__Extrait du document__.
↓

• 23 avr 2019
  • Communiqué de presse

États-Unis d'Amérique / Mexique. Il faut mettre fin au plan « Rester au Mexique »

LE PLAN « RESTER AU MEXIQUE » BAFOUE LE DROIT NATIONAL ET INTERNATIONAL

Le 20 décembre 2018, le gouvernement américain a annoncé de nouveaux « protocoles de protection des migrants », qui prévoient que les personnes tentant d’entrer aux États-Unis via le sol mexicain pour demander l'asile pourront être renvoyées au Mexique pour la durée de leur procédure d'asile si elles arrivent aux États-Unis de manière irrégulière ou se présentent à des points d'entrée officiels sans les « documents requis »[1].

En vertu de ce nouveau plan, plus connu sous le nom de « Rester au Mexique », certaines catégories de demandeurs d’asile arrivant du Mexique déposeraient leur demande d’asile aux États-Unis, recevraient un avis de convocation à une audience devant un tribunal et seraient ensuite renvoyées de force au Mexique, où elles devraient attendre jusqu'à leur date d'audience[2]. Une fois leur demande instruite, les personnes ayant obtenu l'asile seraient autorisées à rester aux États-Unis, les autres étant renvoyées des États-Unis vers leur pays d'origine. La Secrétaire à la Sécurité intérieure des États-Unis, Kirstjen M. Nielsen, a résumé cette nouvelle politique en ces termes : il s’agit d’« attraper et renvoyer ».[3]

La mise en œuvre du plan « Rester au Mexique » a débuté au point d'entrée de San Ysidro (Californie) à la fin du mois de janvier 2019, et a ensuite été étendue à d'autres points d'entrée, ainsi qu’à l'entrée entre les points d'entrée le long de la frontière. Le 8 avril 2019, une juridiction fédérale américaine a prononcé une interdiction provisoire suspendant l’application de ce plan.

Amnistie internationale estime que ce plan est loin d’être conforme aux obligations qui incombent aux États-Unis en vertu du droit international et national. En conséquence, l'organisation appelle les autorités américaines à renoncer immédiatement à sa mise en œuvre.

LES PERSONNES ORIGINAIRES D’AMÉRIQUE CENTRALE QUI ONT ATTEINT LES ÉTATS-UNIS ONT LE DROIT DE DEMANDER L’ASILE

Le gouvernement américain s’est félicité du plan « Rester au Mexique », le qualifiant de « mesure historique pour faire face à la crise d'immigration clandestine aux États-Unis », et affirmant que la plupart des personnes qui sollicitent l'asile aux États-Unis n'ont pas réellement besoin de protection et déposent de « fausses demandes d'asile », utilisent le système pour entrer sur le territoire des États-Unis puis « disparaissent »[4].

En réalité, les personnes concernées par le plan « Rester au Mexique » exercent leur droit fondamental de demander l'asile. En essayant de les en empêcher, d’entraver leurs démarches et de les sanctionner, les États-Unis bafouent le droit national et international.

↑

__Consigne 1__. Recopiez à l'identique la liste, de la ligne qui contient « Does this photo » jusqu'à la dernière ligne de la liste, toutes deux incluses.
Le communiqué et la liste qui le suit sont deux contenus sans lien entre eux.

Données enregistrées

↓

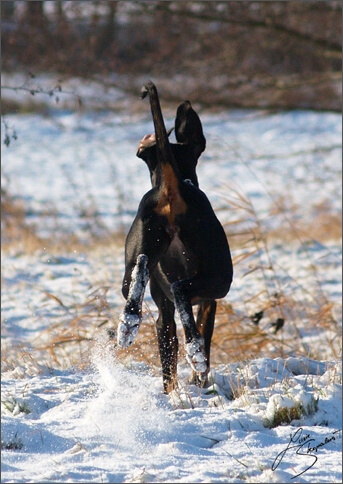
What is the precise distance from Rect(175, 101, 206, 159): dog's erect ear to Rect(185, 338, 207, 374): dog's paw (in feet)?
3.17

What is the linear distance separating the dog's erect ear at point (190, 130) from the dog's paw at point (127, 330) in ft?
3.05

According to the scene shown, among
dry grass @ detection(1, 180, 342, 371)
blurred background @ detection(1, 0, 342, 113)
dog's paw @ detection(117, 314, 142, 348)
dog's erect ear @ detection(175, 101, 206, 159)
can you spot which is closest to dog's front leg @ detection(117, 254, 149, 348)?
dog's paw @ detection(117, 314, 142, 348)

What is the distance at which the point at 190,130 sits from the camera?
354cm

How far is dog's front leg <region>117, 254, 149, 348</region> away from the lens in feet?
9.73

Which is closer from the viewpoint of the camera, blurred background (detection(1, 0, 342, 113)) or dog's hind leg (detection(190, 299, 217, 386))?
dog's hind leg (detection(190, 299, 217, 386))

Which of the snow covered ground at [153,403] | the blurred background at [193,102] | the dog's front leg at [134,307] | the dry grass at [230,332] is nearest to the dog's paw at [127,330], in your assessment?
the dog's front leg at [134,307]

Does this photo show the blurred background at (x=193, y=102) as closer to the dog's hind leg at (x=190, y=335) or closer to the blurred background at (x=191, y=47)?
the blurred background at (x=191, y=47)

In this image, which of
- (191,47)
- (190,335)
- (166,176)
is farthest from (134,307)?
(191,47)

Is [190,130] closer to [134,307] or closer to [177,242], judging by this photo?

↑

__Consigne 2__. D'après le communiqué, à quelle date une juridiction fédérale américaine a-t-elle suspendu provisoirement l'application du plan « Rester au Mexique » ?

__Résultat final 1__.
Does this photo show the blurred background at (x=193, y=102) as closer to the dog's hind leg at (x=190, y=335) or closer to the blurred background at (x=191, y=47)?
the blurred background at (x=191, y=47)

In this image, which of
- (191,47)
- (190,335)
- (166,176)
is farthest from (134,307)?
(191,47)

Is [190,130] closer to [134,307] or closer to [177,242], judging by this photo?

__Résultat final 2__. Le 8 avril 2019.